[okfn-labs] Data validation reporting

Sat Nov 22 19:00:43 UTC 2014

Excellent, thanks for the links.

> On 20 Nov 2014, at 18:31, Friedrich Lindenberg <friedrich at pudo.org> wrote:
> 
> Hey, 
> 
>> The point is not Node-based ETL or not - you mentioned Python in your post, and I didn’t want to commit to a Python solution (or any language) while we are talking about needs and use cases. Python and Node were mentioned as as they are the most obvious candidates for myself.
> 
> Sure, I was just ranting a bit.

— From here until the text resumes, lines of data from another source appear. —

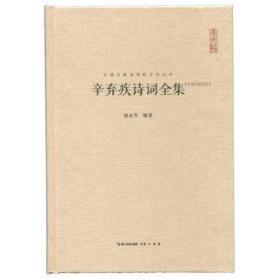 【正版】辛弃疾诗词全集:汇校汇注汇评 谢永芳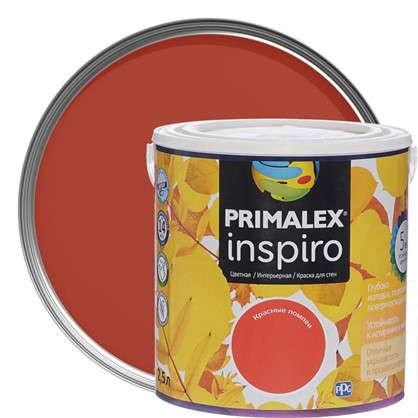Краска Primalex Inspiro 25 л Красные Помпеи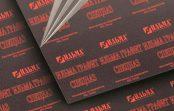 «Инфрафонд РВК» инвестировал в лидирующую научно-производственную компанию «ИЛЬМА»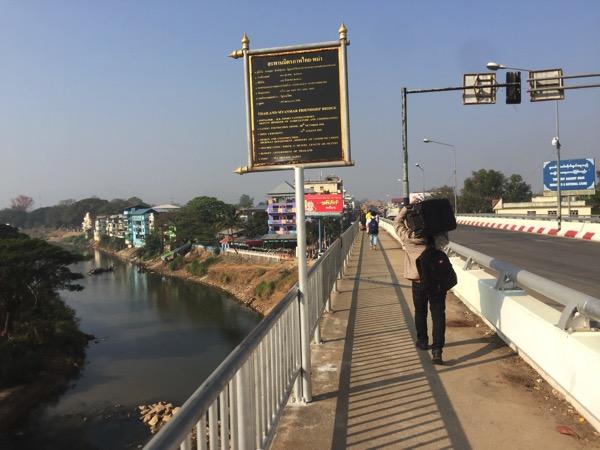 タイ-ミャンマー友好の橋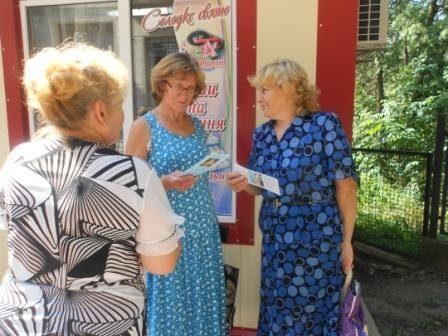 Тлумацькі бібліотекарі вшанували пам'ять митрополита Андрея Шептицького (ФОТО)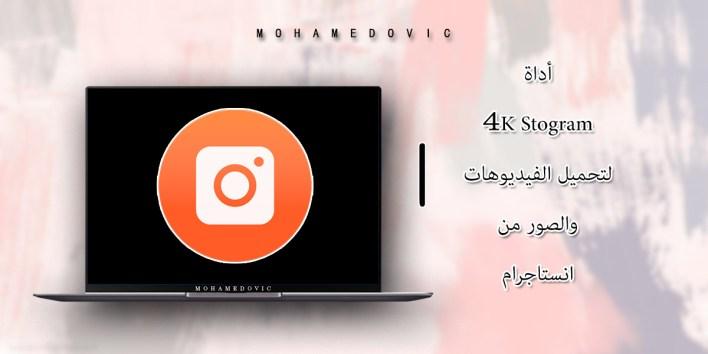 4K Stogram app mohamedovic 01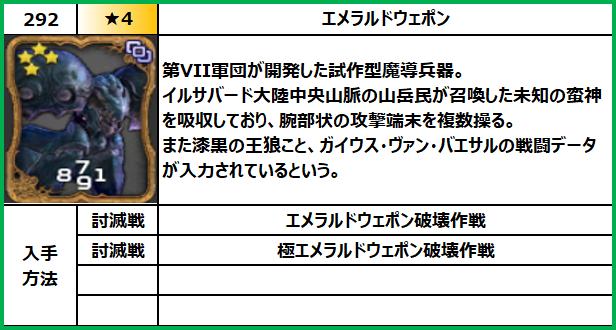 f:id:jinbarion7:20210702103818p:plain
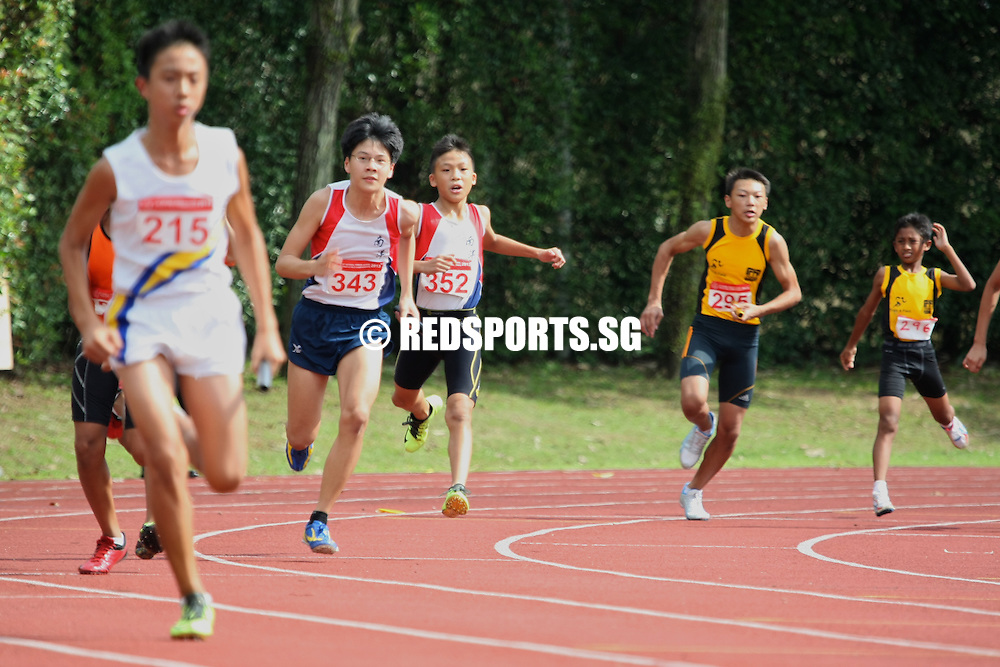 Bishan Stadium, Tuesday, April 30, 2013 &mdash; The Temasek Primary C boys&rsquo; 4x100m relay team missed the record by 0.01 seconds when they won the relay gold in a time of 54.67 seconds at the 54th National Primary Track and Field Championships.<br />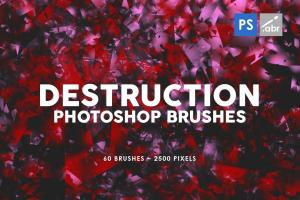 60-destruction-photoshop-stamp-brushes-1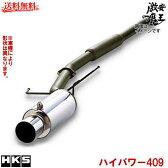 ■HKS マフラー RB1 オデッセイ Odyssey K24A Hi-Power409
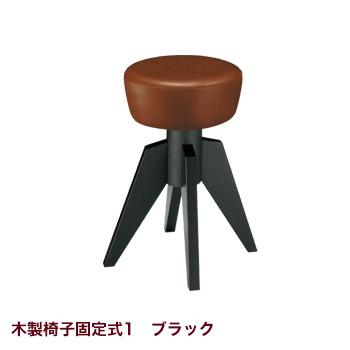 リリー カウンター 木製椅子1B脚 ブラック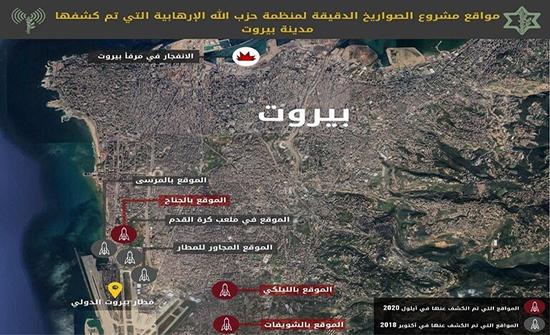 """الجيش الاسرائيلي يكشف """"مواقع سرية"""" لأسلحة """"حزب الله"""" داخل بيروت (صور + فيديو)"""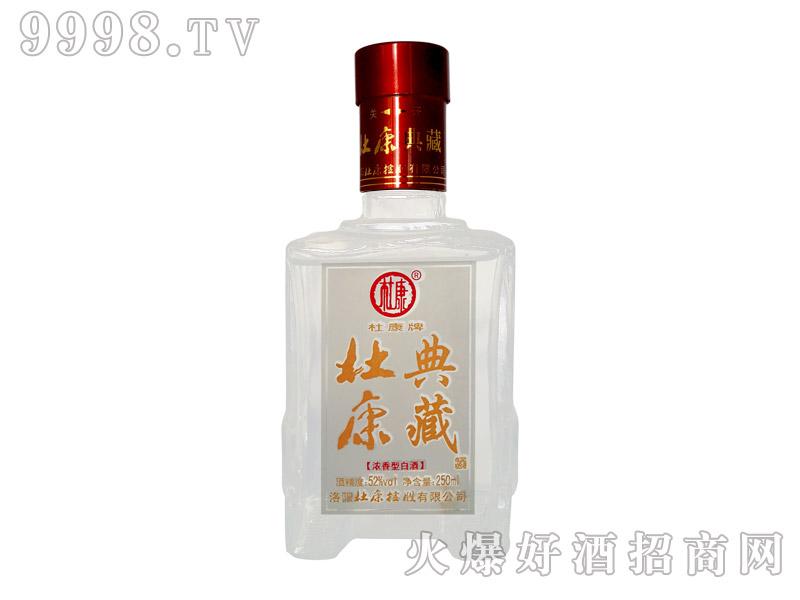 杜康典藏酒250ml(光瓶)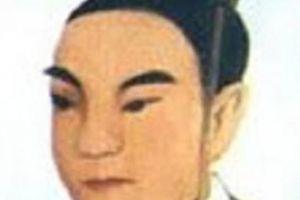 Ai là nam hoàng hậu duy nhất của Trung Hoa cổ đại?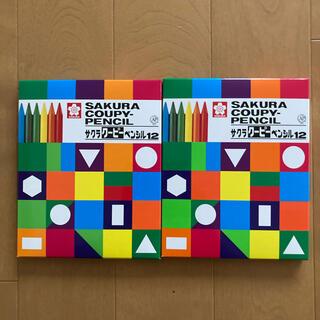 サクラクレパス(サクラクレパス)のサクラクーピーペンシル 12色入 2箱セット(クレヨン/パステル)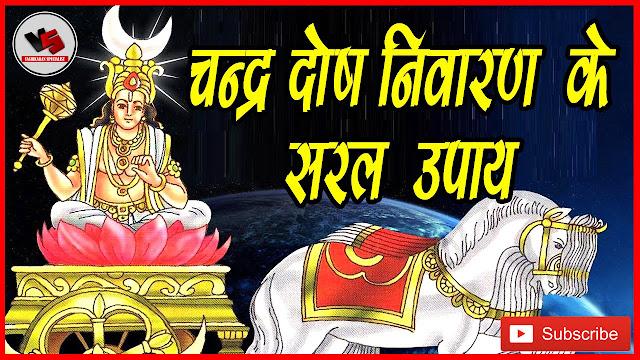 Chandra Dosh Nivaran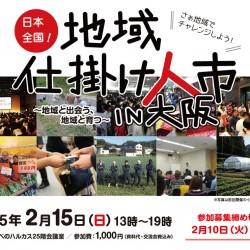 20150215日本全国地域仕掛け人市in大阪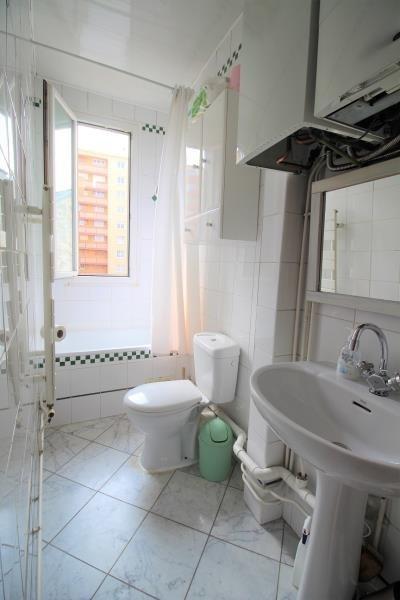 Vente appartement Paris 19ème 389000€ - Photo 5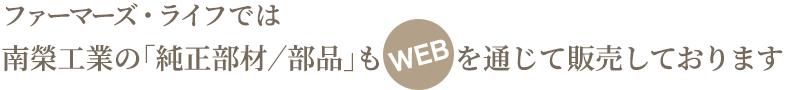 ファーマーズライフでは南榮工業の「純正部材/部品」もWEBを通じて販売しております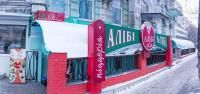 Алиби Киев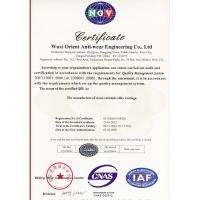 Wuxi Orient Anti-wear Engineering Co.,Ltd. Certifications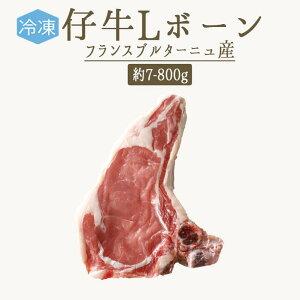 【冷凍】仔牛 ロース肉 骨付き Lボーン  ステーキ肉 <フランス ブルターニュ産>【約700-800g】【¥800¥/100g当たり再計算】【冷凍品/冷蔵・常温商品との同梱】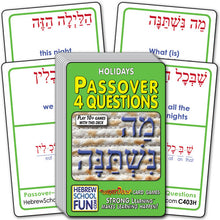Load image into Gallery viewer, Passover - 4 Questions C403H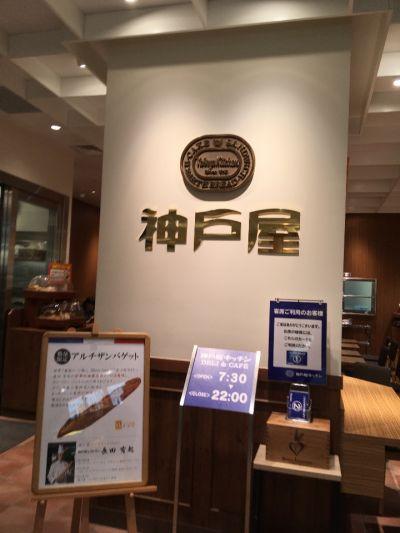 神戸屋キッチン デリ&カフェ 横浜店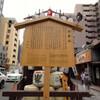 祇園祭 前祭の山鉾御朱印めぐり♪ その2
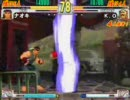 GAMER'S VISION ストⅢ 3rd ダッドリーvsリュウ 対抗戦 3/3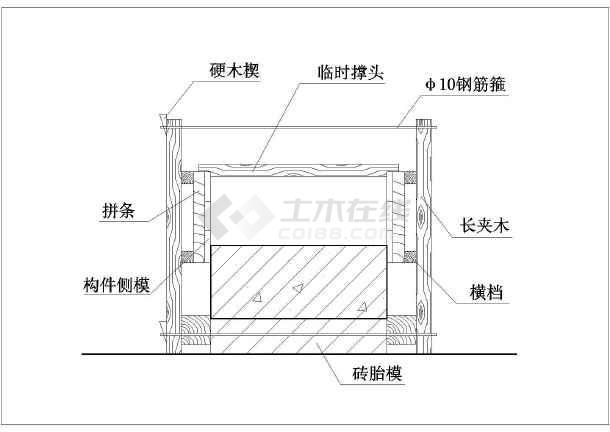 某的炼钢厂房(施工组织设计)文件-图1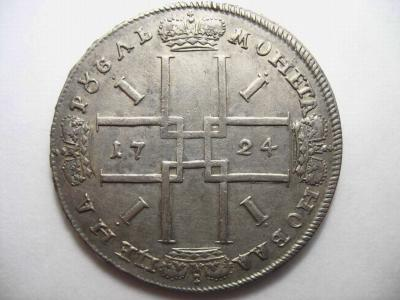 Петр I - 1724 р.jpg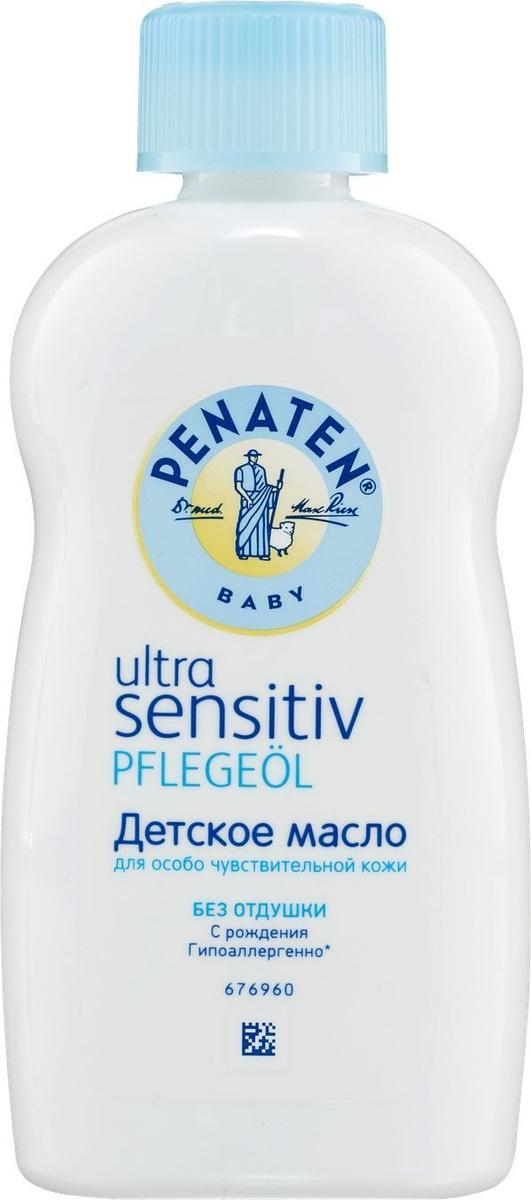 Penaten Детское масло для особо чувствительной кожи 200 мл #1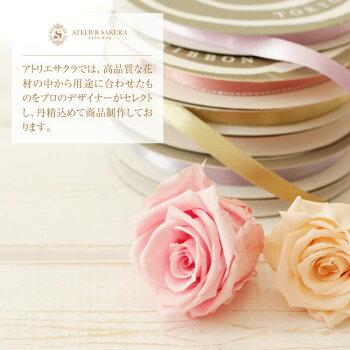 送料無料お得!プリザーブドフラワー手作りキット〜お家でプリザレッスン〜花教室の花材です。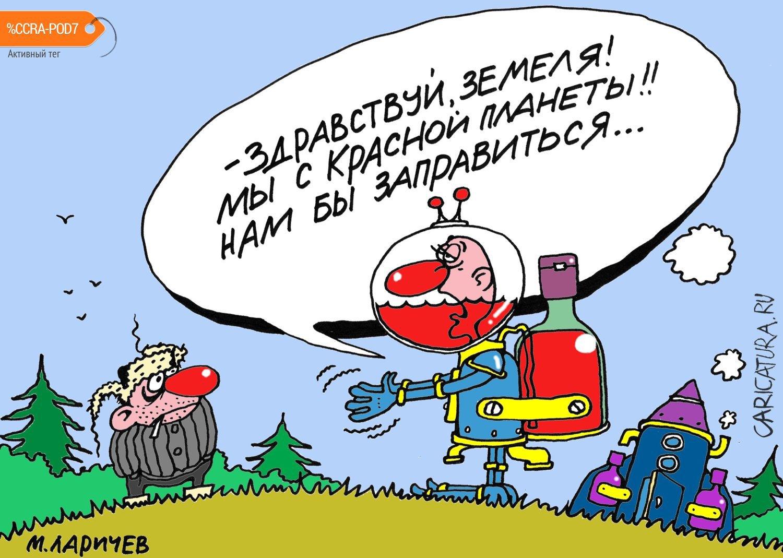 Красные полусухие, Михаил Ларичев
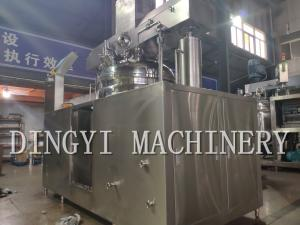 China Customized Vacuum Mixer Homogenizer / High Viscosity Mixer Polished Surface on sale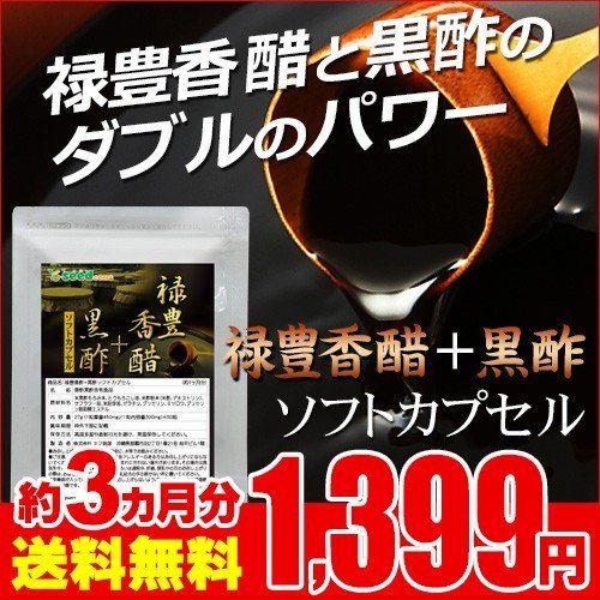 サプリ サプリメント 香醋 未使用品 香酢 高級 約3ヵ月分 ダイエット 禄豊香醋 黒酢ソフトカプセル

I guess my use case starts with “As a Python developer, I want to…” ;)
> 
>> Can you point me to any examples of Stiivi’s work on “expected result detection” as you describe?
> 
> Check out: 
> 
> https://github.com/Stiivi/brewery/blob/master/examples/audit_unknown_csv.py
> https://github.com/Stiivi/brewery/blob/master/brewery/probes.py
> 
> Cheers, 
> 
> - Friedrich 
> 
> 
>> 
>> Thanks
>> 
>>> On 20 Nov 2014, at 12:44, Friedrich Lindenberg <friedrich at pudo.org> wrote:
>>> 
>>> Hey, 
>>> 
>>>> On 19 Nov 2014, at 19:46, Paul Walsh <paulywalsh at gmail.com> wrote:
>>>>> Something I would really need is a stand-alone, light-weight structured logging system for ETL processes in Python.
>>>> 
>>>> That is def. in line with what we are aiming for here - something modular/pluggable rather than something tied to a specific validator. Not sure yet if Python or Node.
>>> 
>>> I struggle to see the point in Node-based ETL: the callbacks thing means it’s easy to just cram all the data down your pipeline at once if you don’t explicitly sequence it; and the programming language and libraries just aren’t good for data processing. No proper handling of dates and time, shitty NLP tools, even file handling is awkward. In short: I want to meet the people who would actually do this. And possibly bring them before the ICC.
>>> 
>>>>> That's the more general version of what we were doing with the UK25k stuff a few years ago, and it would not overlap with CSVLint. Features: 
>>>>> 
>>>>> * Be able to log structured data from ETL processes
>>>>> * Generate custom, jinja2-based reports from them
>>>>> * Have a set of pre-defined gauges to test for stuff like null values, extreme values etc. 
>>>>> * Have an emailer for certain really nasty events 
>>>> 
>>>> By gauges do you mean something beyond a schema, and more like:
>>>> 
>>>> *expect values in col Y to be in range X
>>>> * if more than X% of NULL in col Y, do something (warning after validation, etc)
>>>> 
>>>> Let's be explicit here as as it sounds interesting and quite useful for large datasets.
>>> 
>>> Yep, that sort of stuff. It’s a notion that Stiivi had been exploring in earlier versions of this ETL framework, and it seems really cool to me. 
>>> 
>>> - Friedrich
>> 
>